** Assignment **
Return the part of the Mirror Broken comic article from "mirror-data-woodward    troi" up to and including "newest starship, the Enterprise-D.", copied word for word.

** Selected excerpt **
+++

Space… The Final Frontier.  These are the voyages of the I.S.S. Enterprise.  Its continuing mission: to conquer strange new worlds, to enslave new life and new civilizations… to boldly go where no one has gone before.

First there was “Mirror, Mirror” in the original Star Trek.  Then there was Deep Space Nine’s “Crossover,” “Through the Looking Glass,” “Shattered Mirror,” “Resurrection,” and “The Emperor’s New Cloak.”  Then “In a Mirror, Darkly” on Enterprise.  The closest we got in Star Trek Voyager was seeing Kes’s evil side in “Warlord,” or the Voyager crew depicted as cutthroat villains in “Living Witness.”   But what about Star Trek: The Next Generation?  With all the episodes playing off of the original series, how did the writers miss an opportunity for mirror versions of Picard, Riker, Worf, Data, Crusher, Troi, LaForge, and Yar?

Dynamic writing duo Scott Tipton and David Tipton and stellar artist J.K. Woodward are making up for the gap with a new IDW Publishing series coming later this year: Star Trek: The Next Generation–Mirror Broken.  But first, everyone will be able to go to their local comic book shop this May 6 for the annual Free Comic Book Day to get their own free prequel issue for the series.  After the break below is a preview featuring fan-favorite character Lieutenant Reginald Barclay, the sometimes bumbling, sometimes awkward, sometimes outright genius Starfleet engineer from both NextGen and Star Trek Voyager.  But first, how incredible are these original painted images of the cover of the FCBD issue?  Star Trek fans already know J.K. Woodward, the multi-year borg.com “Best of the Year” artist from his past work on Star Trek: The Next Generation/Doctor Who–Assimilation², Harlan Ellison’s City on the Edge of Forever, and the Star Trek 50 Years, 50 Artists art exhibition.

mirror-data-woodward    troi

According to early solicitations, the Star Trek: The Next Generation miniseries, Mirror Broken will reveal the Mirror Universe like never before:  Captain Jean-Luc Picard of the I.S.S. Stargazer will stop at nothing to get his hands on the Terran Empire’s newest starship, the Enterprise-D.

+++

** Input data **
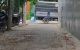 thum-9138722_WUgCTtGkx3_1718870191.jpg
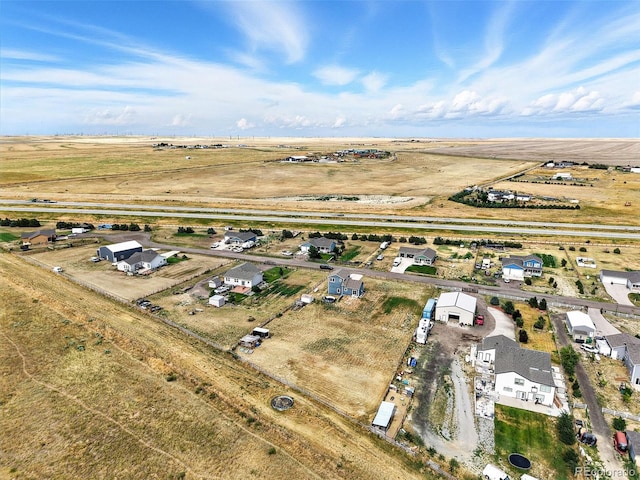 1519 4th Ave, Deer Trail, CO 80105 - photo 50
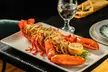 Waterfront Views & Rooftop Bar: Dinner, Bottomless Brunch, or Dining Credits at Prime on the Mile (Up to52% Off) - Second Medium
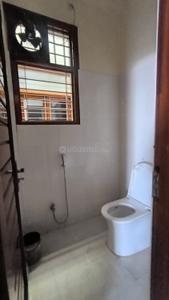 Image of 2300 Sq.ft 3.5 BHK Builder Floor for rent in Vidhyadhar Nagar, Jaipur for Rs. 24000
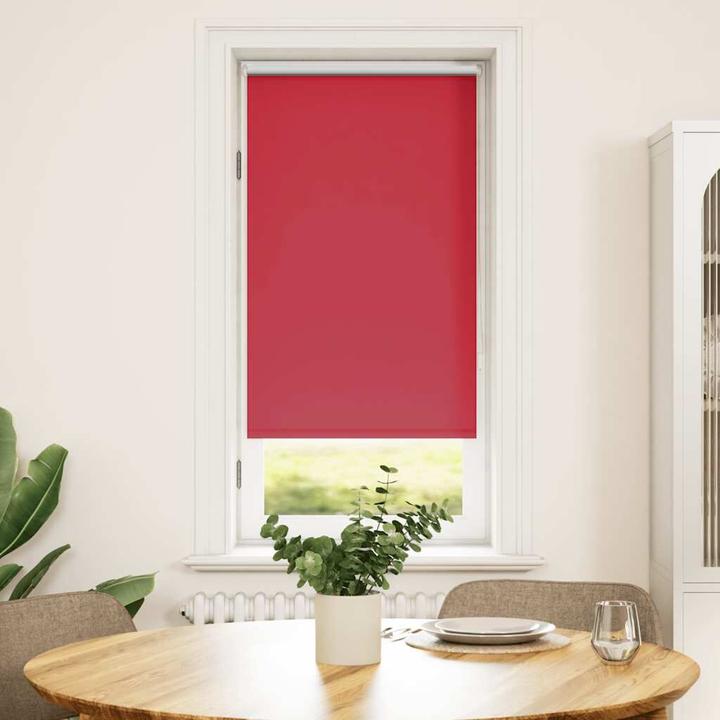 Immagine prodotto VidaXL Aulikki (60 x 120 cm)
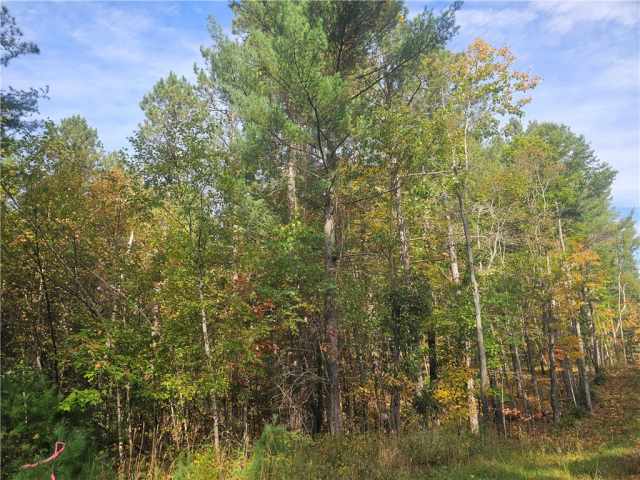 Danbury Land Real Estate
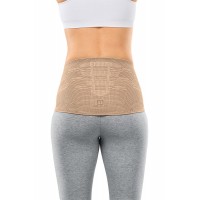 Бандаж поясничный LUMBAMED PLUS женский с вкладышем Vario-Flex Бандаж поясничный LUMBAMED PLUS женский с вкладышем Vario-Flex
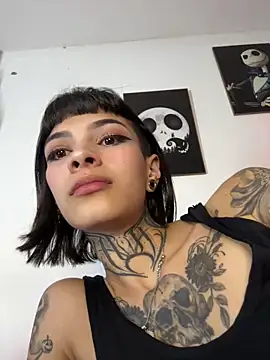 aa lunit online show from September 2025 01:18:02 AM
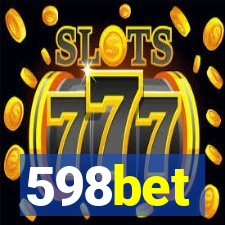 598bet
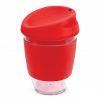 Coffee Cup Coffee Cup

+++

** Solution for this exercise **
mirror-data-woodward    troi

According to early solicitations, the Star Trek: The Next Generation miniseries, Mirror Broken will reveal the Mirror Universe like never before:  Captain Jean-Luc Picard of the I.S.S. Stargazer will stop at nothing to get his hands on the Terran Empire’s newest starship, the Enterprise-D.